Quando si ammalò, e durante la malattia, desiderava guarire, non nascondeva la sofferenza, non la cercava, e accettava di farsi curare. Viveva giorno per giorno, quello che Gesù gli chiedeva e si abbandonava a lui. Nella Comunione quotidiana, nella recita assidua del Rosario, nella lettura spirituale, nell’ascolto della voce di Gesù che gli parlava nel cuore, Silvio cresceva nella fede e nell’amore verso Dio, fino a comprendere che Gesù lo chiamava a condividere con lui la Passione e la Croce. Affrontò così la sua via del Calvario, con la coscienza che alla fine avrebbe trovato la Risurrezione.

Ogni giorno era un giorno nuovo da vivere in unione con l’Amico Gesù, nella disponibilità a tenergli compagnia, ad amarlo. Silvio era consapevole della sofferenza e del limite che questa ogni giorno di più andava imponendo alla sua vita, e, certamente, avrebbe voluto guarire, tornare ad essere un ragazzo vivace e sano. Ma al di sopra di tutto, c’era in lui la consapevolezza che quello, in quel momento, era il suo posto, la sua "missione", il suo vivere l’amicizia con Gesù.

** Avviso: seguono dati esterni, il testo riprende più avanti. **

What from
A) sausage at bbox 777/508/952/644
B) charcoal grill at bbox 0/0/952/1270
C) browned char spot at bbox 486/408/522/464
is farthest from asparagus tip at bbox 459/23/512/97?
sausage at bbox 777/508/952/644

Silvio era giovanissimo; non ebbe il tempo di fare grandi cose nella sua vita, nemmeno di chiedersi quale sarebbe stato il suo domani, quale vocazione seguire. Eppure la Chiesa gli riconosce la venerabilità, ossia l’esercizio eroico delle virtù. Silvio ha semplicemente amato Gesù sopra ogni cosa e in questo amore ha trovato una risposta a tutto, anche alla malattia e alla sofferenza offerta a Dio, con spirito apostolico e missionario, per la riparazione dei peccati del mondo e la salvezza dei peccatori.